C’était toujours un grand plaisir pour moi que d’accepter de *** une invitation à dîner, lequel prenait des allures de fête de Noël s’étirant au moins la durée de la grand-messe et des deux messes
basses rituelles de l’office de minuit. Chacun y allait pour la tablée, certes,
la compagnie, brillante cela tombait sous le sens, mais surtout pour l’ite missa est qui en était la
conclusion. L’amphitryon, sachant déjà, ce qui était la moindre des attentions
à l’égard de ses convives, comme pas un accorder vins et plats, moins toutefois
le participe, avec lequel, le cas n’était pas rare chez les esthètes de son
âge, il conservait une sorte de délicatesse, comme, par ailleurs, avec certains
archaïsmes grammaticaux (que faisait donc le ministère avec les deniers
publics voués à l’élévation des peuples ?), mais nul hormis quelques latinistes ne s’en plaignait, pouvait, à la fin du repas, d’un chung, que nul n’osait plus appeler
tasse, décrire le contenu d'icelui, avec tous les termes de l’art : non plus un
thé, mais une liqueur ample et savoureuse, dans laquelle même un Proust eut
hésité à tremper le moindre biscuit, la littérature en aurait bien été diminuée,
de peur de porter atteinte au rare caractère aromatique boisé de l’infusion où
s'alliaient, en outre, de riches notes gourmandes de chocolat, de pacane et de
sucre roux à des flaveurs fruitées évoquant notamment le coing et groseille,
avec, non moins spectaculaire que le finale de telle symphonie, une fin de
bouche délicatement acidulée et sucrée rappelant le caramel frais.

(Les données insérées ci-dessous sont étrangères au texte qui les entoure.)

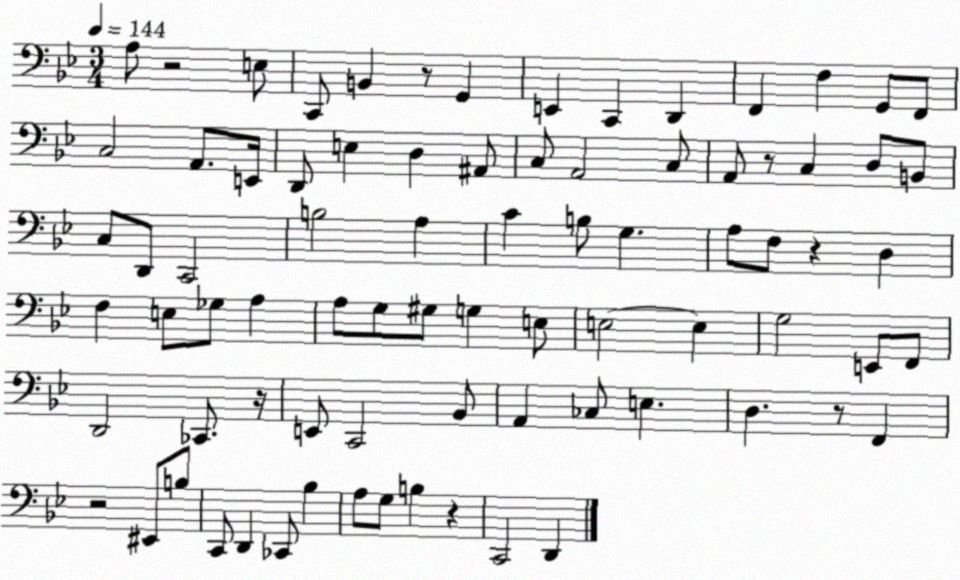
X:1
T:Untitled
M:3/4
L:1/4
K:Bb
A,/2 z2 E,/2 C,,/2 B,, z/2 G,, E,, C,, D,, F,, F, G,,/2 F,,/2 C,2 A,,/2 E,,/4 D,,/2 E, D, ^A,,/2 C,/2 A,,2 C,/2 A,,/2 z/2 C, D,/2 B,,/2 C,/2 D,,/2 C,,2 B,2 A, C B,/2 G, A,/2 F,/2 z D, F, E,/2 _G,/2 A, A,/2 G,/2 ^G,/2 G, E,/2 E,2 E, G,2 E,,/2 F,,/2 D,,2 _C,,/2 z/4 E,,/2 C,,2 _B,,/2 A,, _C,/2 E, D, z/2 F,, z2 ^E,,/2 B,/2 C,,/2 D,, _C,,/2 _B, A,/2 G,/2 B, z C,,2 D,,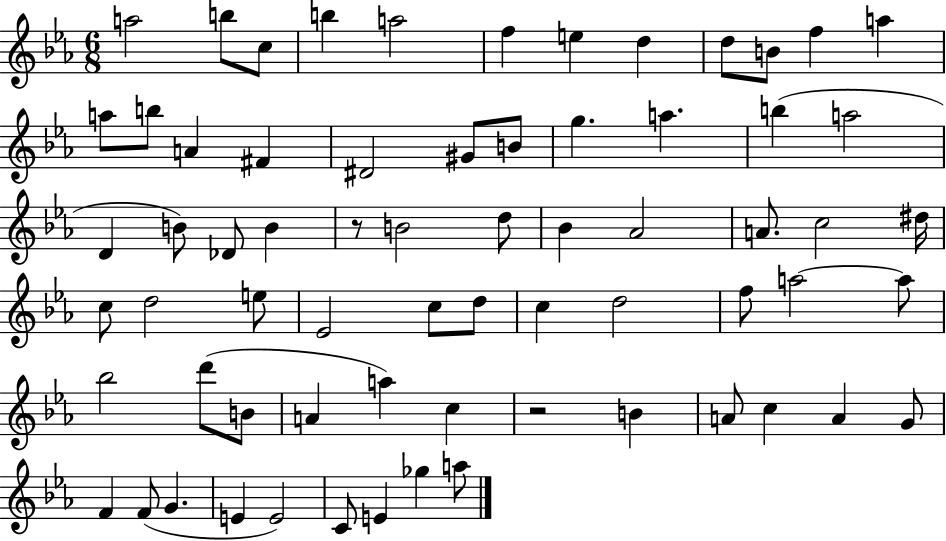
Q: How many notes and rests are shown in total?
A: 67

Du thé ? mais
c’était une matinée au jardin botanique que vous aviez là, sous le nez,
autrement plus riche en sensations que celles où le petit Marcel rencontrait duchesses
et barons en l’hôtel de Guermantes, dans le calice de fine porcelaine blanche, et
chacun se passait, avec le respect dû aux Saintes Espèces, les coupelles
contenant les feuilles – avant et après
infusion –, la vue, l’odorat et le toucher étant également sollicités, lesquelles
avaient été acquises, lors d’un récent voyage à Paris, dans un établissement
portant le nom d’un sacrement et d’une institution, laquelle était depuis
longtemps tombée en désuétude, sauf, par une curieuse inversion des mœurs et
une coïncidence non moins étrange, à la fois chez ceux qui à l’horizontale
préfèrent la compagnie de leurs semblables et chez ceux qui, trempés dans une
bien différente eau lustrale, eussent fait passer les inquisiteurs de la Contre
Réforme pour des tièdes que le Seigneur vomit de sa bouche, établissement où
officiaient, murmurant des noms de Ponant et d’Orient extrême, de diaphanes
éphèbes de lin fin vêtus et où les fidèles, non moins émus que les pèlerins en
Saint-Pierre de Rome, pouvaient, à l’étage, contre le don d’une somme
équivalant peu ou prou à celle requise pour une indulgence plénière, communier
avec tout le recueillement nécessaire lors d’une fervente cérémonie du thé, quoiqu’il ne s’agît
que d’un chakai, la version abrégée du
grand cha no yu, lequel, chacun le
sait, ne peut réunir que quatre participants au maximum, selon les sept règles
formulées par Sen No Rikyu. La messe dite, on chercherait longtemps ses mots pour décrire le recueillement qui
marquait le passage au salon, où l’on ne s’installait que le temps nécessaire,
sorte de délai de viduité sociale, pour entreprendre bientôt le remerciement pour l’exquise
soirée et l’éloge de l’hôte, puis, l’un après l’autre, vêtus pour affronter les
rigueurs de l’hiver, de se disperser sereins dans la nuit.
1 commentaire:
Très beau texte Claude. Vraiment.
Je ne comprends pas tout, étant quelque peu limité intellectuellement, mais je n'ai pas besoin de tout comprendre pour apprécier.